Quoted passage:
------------------------------------------------------------------------

Section 2: Countries with the Smallest Gender Pay Gaps

Some countries have managed to keep their pay gaps in the single digits. According to OECD and Eurostat (2023–2024 data), here are examples:

Sr. No. Country Gender Pay Gap (%) Source / Year Notes
1 Slovenia ~3% Eurostat 2023 One of the narrowest gaps in Europe
2 Luxembourg ~5% Eurostat 2023 Strong labor protections, union presence
3 Romania ~4% Eurostat 2023 Lower wage dispersion overall
4 Belgium ~6% OECD 2023 Longstanding equal pay legislation
5 Italy ~6% Eurostat 2023 Gap partly masked by low female labor participation
6 Poland ~7% OECD 2023 High unionization and sectoral bargaining
7 Norway ~7% OECD 2023 Transparency and strong family policies
8 Denmark ~7% Eurostat 2023 Early adopters of reporting requirements
9 New Zealand ~8% Stats NZ 2023 Introduced Pay Equity Act reforms
10 Portugal ~9% Eurostat 2023 Improvements in pay transparency

Why are these countries performing better?

  • Labor protections: Strong wage-setting institutions (e.g., collective bargaining).
  • Transparency rules: Many require companies to publish pay gap data.
  • Public policy: Investments in childcare, parental leave, and flexible work make it easier for women to stay employed continuously.
  • Cultural norms: Higher acceptance of women in full-time work and leadership roles.

Section 3: Countries with the Largest Gender Pay Gaps

On the other end, several countries—especially in Asia and the Middle East—show persistent double-digit gaps.

------------------------------------------------------------------------

Given material:
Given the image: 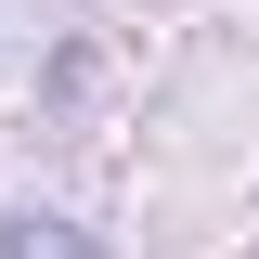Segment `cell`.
<instances>
[{"label":"cell","instance_id":"1","mask_svg":"<svg viewBox=\"0 0 259 259\" xmlns=\"http://www.w3.org/2000/svg\"><path fill=\"white\" fill-rule=\"evenodd\" d=\"M0 259H104L78 221H0Z\"/></svg>","mask_w":259,"mask_h":259}]
</instances>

------------------------------------------------------------------------

Brief A: Which countries in the gender pay gap excerpt have Eurostat 2023 given as their source?
Brief B: Copy the gender pay gap excerpt word for word, starting at "Why are these" and ending at "stay employed continuously.".

Final answer A: Slovenia, Luxembourg, Romania, Italy, Denmark, Portugal

Final answer B:
Why are these countries performing better?

  • Labor protections: Strong wage-setting institutions (e.g., collective bargaining).
  • Transparency rules: Many require companies to publish pay gap data.
  • Public policy: Investments in childcare, parental leave, and flexible work make it easier for women to stay employed continuously.